Long-term cardiovascular risk in transplantation—insights from the use of everolimus in heart transplantation
Author(s) -
Howard J. Eisen
Publication year - 2006
Publication title -
nephrology dialysis transplantation
Language(s) - English
Resource type - Journals
SCImago Journal Rank - 1.654
H-Index - 168
eISSN - 1460-2385
pISSN - 0931-0509
DOI - 10.1093/ndt/gfl295
Subject(s) - everolimus , medicine , azathioprine , heart transplantation , transplantation , incidence (geometry) , mace , kidney transplantation , sirolimus , urology , gastroenterology , surgery , percutaneous coronary intervention , myocardial infarction , physics , disease , optics
Everolimus is a potent immunosuppressive agent that has anti-proliferative activity. The benefits of everolimus vs azathioprine in de novo heart transplant recipients were assessed in a randomized, double-blind study. Patients (n = 634) were randomized to receive everolimus (1.5 mg/day or 3.0 mg/day) or azathioprine; all patients received steroids and full-dose ciclosporin (CsA). The primary endpoint was the incidence of efficacy failure [biopsy-proven acute rejection (BPAR), graft loss, death or loss to follow-up]. The incidence of cardiac allograft vasculopathy (CAV) was assessed by intravascular ultrasound. The incidence and hospitalization costs of major adverse cardiac events (MACE) were assessed after 4 years. The incidence of efficacy failure was significantly reduced with everolimus compared with azathioprine at 12, 24 and 48 months (P < 0.05), largely because of a lower incidence of BPAR. An increase in serum creatinine levels was seen with everolimus compared with azathioprine, likely attributed to CsA nephrotoxicity. There was a significantly larger increase in vascular intimal thickness with azathioprine than with everolimus (P <or= 0.01), which was accompanied by a significantly lower incidence of CAV in the everolimus groups.
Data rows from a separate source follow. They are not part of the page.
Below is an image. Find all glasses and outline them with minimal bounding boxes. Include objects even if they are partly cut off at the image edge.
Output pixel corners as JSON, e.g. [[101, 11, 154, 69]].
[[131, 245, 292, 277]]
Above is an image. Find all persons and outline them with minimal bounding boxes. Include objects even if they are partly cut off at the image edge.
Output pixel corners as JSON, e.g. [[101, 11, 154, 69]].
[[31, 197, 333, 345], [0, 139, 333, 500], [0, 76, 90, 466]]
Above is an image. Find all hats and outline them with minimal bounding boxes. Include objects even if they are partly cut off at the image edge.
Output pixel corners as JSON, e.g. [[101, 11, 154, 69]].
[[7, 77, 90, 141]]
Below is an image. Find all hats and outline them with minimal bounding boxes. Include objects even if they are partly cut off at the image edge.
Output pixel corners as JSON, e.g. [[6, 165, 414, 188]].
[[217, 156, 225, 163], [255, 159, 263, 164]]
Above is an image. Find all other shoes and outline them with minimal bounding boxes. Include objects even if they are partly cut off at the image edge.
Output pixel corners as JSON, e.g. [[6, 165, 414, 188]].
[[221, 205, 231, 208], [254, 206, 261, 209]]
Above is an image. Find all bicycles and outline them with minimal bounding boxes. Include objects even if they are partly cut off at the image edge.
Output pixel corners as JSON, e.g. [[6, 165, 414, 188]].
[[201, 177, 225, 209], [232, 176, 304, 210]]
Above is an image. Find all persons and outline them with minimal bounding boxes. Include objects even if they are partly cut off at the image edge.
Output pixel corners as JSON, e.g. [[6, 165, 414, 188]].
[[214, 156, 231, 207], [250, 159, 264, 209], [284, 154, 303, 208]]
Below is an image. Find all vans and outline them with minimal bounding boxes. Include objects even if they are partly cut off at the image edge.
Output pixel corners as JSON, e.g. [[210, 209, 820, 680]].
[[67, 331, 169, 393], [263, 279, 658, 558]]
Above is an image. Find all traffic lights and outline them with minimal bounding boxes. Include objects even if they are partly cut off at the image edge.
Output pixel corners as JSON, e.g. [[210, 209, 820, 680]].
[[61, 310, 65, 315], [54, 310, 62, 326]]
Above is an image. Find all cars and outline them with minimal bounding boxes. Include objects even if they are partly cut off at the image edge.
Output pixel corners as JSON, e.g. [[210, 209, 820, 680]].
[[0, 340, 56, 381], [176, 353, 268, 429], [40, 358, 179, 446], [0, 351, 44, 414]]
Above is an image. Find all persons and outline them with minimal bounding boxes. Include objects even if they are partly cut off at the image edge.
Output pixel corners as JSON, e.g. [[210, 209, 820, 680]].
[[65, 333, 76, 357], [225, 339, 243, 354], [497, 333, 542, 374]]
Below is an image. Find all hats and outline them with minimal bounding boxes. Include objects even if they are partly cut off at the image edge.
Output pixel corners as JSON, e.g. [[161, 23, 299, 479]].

After 4 years, the incidence of MACE was higher with azathioprine than with either dose of everolimus. MACE-related treatment costs were estimated at 431,428 dollars for azathioprine, 136,664 dollars for everolimus 1.5 mg/day (68% saving) and 191,957 dollars for everolimus 3.0 mg/day (56% saving). Everolimus is significantly more effective than azathioprine in preventing efficacy failure in de novo heart transplant recipients and is also associated with reduced incidence and severity of CAV and MACE at 4 years post-transplant. The reduced 4-year incidence of MACE is likely to lead to substantially reduced hospitalization costs. Since cardiovascular morbidity and mortality are important factors in the long-term survival of renal transplant recipients, applying lessons from the use of everolimus in heart transplantation may further improve the understanding of managing cardiovascular risk in renal transplantation.